But as global awareness of the AIDS crisis increased, the situation began to improve, he said.

"A lot of national and international money came in," he said.

After his second stint in Thailand, Thomas returned stateside and served the Presbyterian Church in Westfield for a time before being referred to Metuchen by the Presbytery of Eliza­beth, a referral for which he says he is "eternally grateful."

One of the hallmarks of his time in Metuchen has been his influential work with the Metuchen-Edison Inter­faith Clergy Association. Thomas helped spearhead a drive to expand the organization’s membership base.

"It was basically just a Christian and Jewish organization," he said. It has since grown to include members of nearby Muslim and Hindu communi­ties.

The Interfaith Clergy Association "got stepped up after the events of September 11, 2001. We really made a concerted effort to bring in people of other faiths."

Last month, Thomas says, the asso­ciation held a meeting at a local hos­pital.

"It was fun to watch the employees sort of knit their eyebrows together as we embraced one another," he laughs.

"It’s a collegial feeling.
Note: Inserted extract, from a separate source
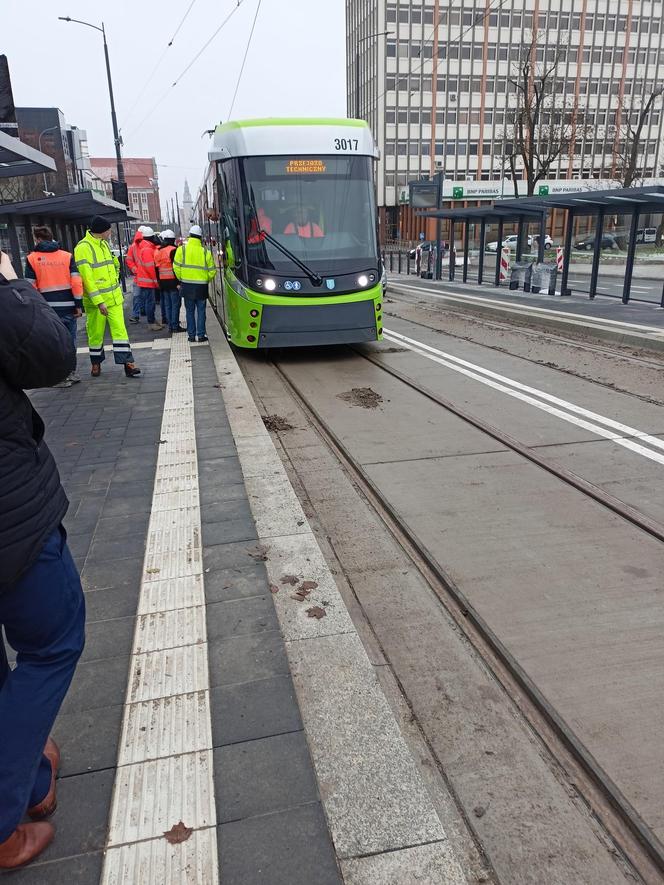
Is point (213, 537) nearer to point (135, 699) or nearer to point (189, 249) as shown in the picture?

It’s too bad we had to have 9/11 to sort of throw us into each other’s arms."

In addition to his interfaith work, Thomas is also involved with aca­demic organizations like the Council for the Scientific Study of Religion and the Society of Buddhist-Christian Stud­ies.

Thomas says his broad-based and expansive approach to the study of reli­gion has been invaluable.

"One of the things I get from [being involved in the various organizations] is to keep the dialogue between Chris­tians and Buddhists and Christians and Hindus and Christians and Mus­lims, and so forth, open. It gets us a lot further if we get together.

"My Christian faith has not been weakened but only strengthened by my readings of Buddhism and other things," Thomas said. "There is truth and wisdom and knowledge to be found in all of these traditions."